Hence, in microeconomics a company always tried to produce where marginal revenue equals marginal costs. That is an iron law of economics, MR=MC.
Calculating it can get messy, especially for startups. We see it in different forms and it makes its way into different equations. LTV > CAC for example. There are plenty of blogposts with opinions on how to calculate it.
In the rush to get stuff done, often startups forget about these principles. Out of fear, the startup just chases revenue. However, saying no to some customers might be better than saying yes.
Often at early stages of a startup’s life, the startup looks at all kinds of opportunities. One time an entrepreneur asked me, “Here are 6 different industries we could target, which one should we go after?” It could be that they were really asking, “If we get traction in any one of these industries, you’ll write a check correct?
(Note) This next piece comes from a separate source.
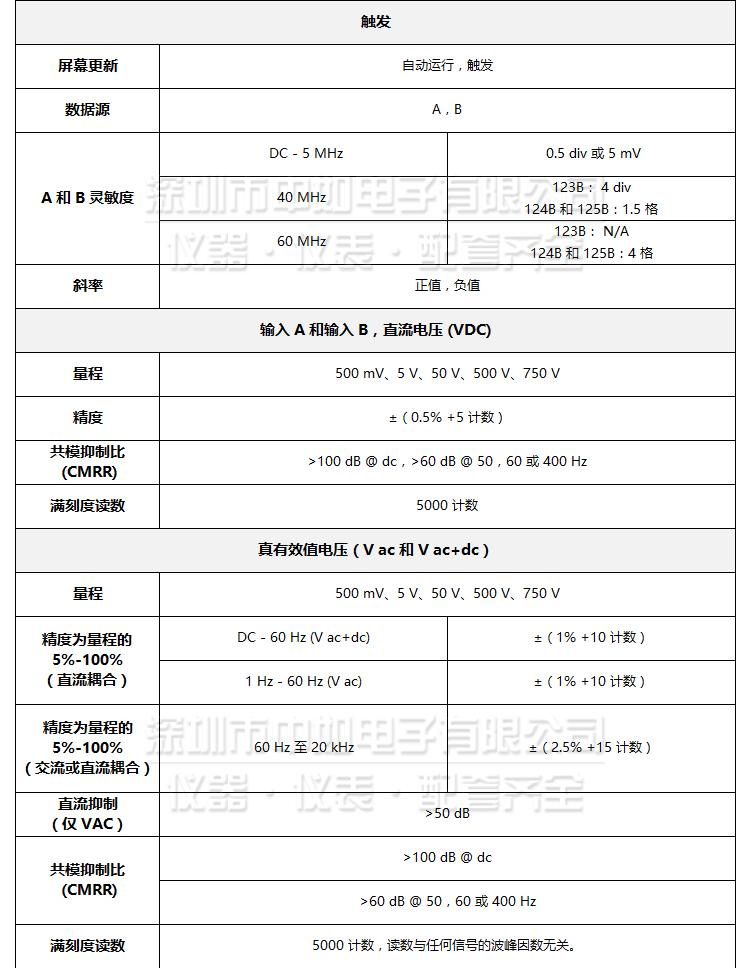福禄克-123B,124B,125B-详情_06.jpg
Instead, I asked, “What’s the realistic sales cycle in each of the six opportunities? What’s the profit margin in each of the six opportunities? Layer them. Figure out which sector has the shortest sales cycle combined with the highest profit margin and you will know where to start.”
Going after that sector helps everything else about the company fall into place. Spray and pray isn’t a good investment strategy for venture capitalists and it’s not a particularly good strategy for startups.
It’s important to accurately try and figure out what it costs you to acquire a customer and how much revenue they will produce for you. What’s the cost of doing one more? Keep doing it until the revenue from doing one more equals the cost. Then stop.